I’m in the midst of rewrites. I received a revision letter from my editor the other day and have been wading through his comments, trying to bring fresh thinking to a novel that I finished six months ago, the last book in a series that I was glad to finish.
Don’t get me wrong; I like the series very much, and I think that the three books taken together represent my best work to date. But this trilogy followed a five book series set in the same world, and I. Am. Ready. To. Move. On.
And in fact I have moved on. I’ve completed the first book in a new project that I love. My mind is there, in that new world. My head is filled with the stories of a whole new cast of characters. Wrenching myself out of that world and back into this one is no small feat.
I find myself wishing that just this once my editor had said in his revision letter, “David, this is perfect. Don’t change a word.”
Okay, I’m back now. For a while there I was laughing too hard to type….
I’ve described the revision process in a more methodical way elsewhere and I won’t bother going over it again here. But I will say that, for me, it may be the most emotionally draining part of writing a novel and preparing it for publication. I don’t mean this as a complaint. Truly I don’t. But going through my own 140,000 word manuscript reading comment after comment about all the things I did wrong isn’t easy.

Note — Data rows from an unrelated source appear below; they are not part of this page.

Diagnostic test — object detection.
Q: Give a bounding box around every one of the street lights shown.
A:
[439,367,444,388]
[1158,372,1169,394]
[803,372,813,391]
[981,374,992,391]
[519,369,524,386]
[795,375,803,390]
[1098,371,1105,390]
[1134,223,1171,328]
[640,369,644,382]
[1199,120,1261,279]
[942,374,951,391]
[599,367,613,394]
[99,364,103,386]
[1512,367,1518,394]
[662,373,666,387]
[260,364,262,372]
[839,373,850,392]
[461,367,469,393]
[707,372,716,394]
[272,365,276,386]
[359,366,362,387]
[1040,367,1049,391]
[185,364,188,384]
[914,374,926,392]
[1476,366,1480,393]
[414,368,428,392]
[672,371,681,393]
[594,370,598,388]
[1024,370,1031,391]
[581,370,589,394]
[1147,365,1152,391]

This manuscript is actually pretty clean; few problems over all. Still, there must be 300 comments in there, ranging from subtle changes in wording, to corrections of silly mistakes, to more substantial comments relating to character and plotting. And though I love my editor, and though I’ve been through this many times before and have developed a fairly thick skin, I have to admit that some of my editor’s remarks raise my hackles.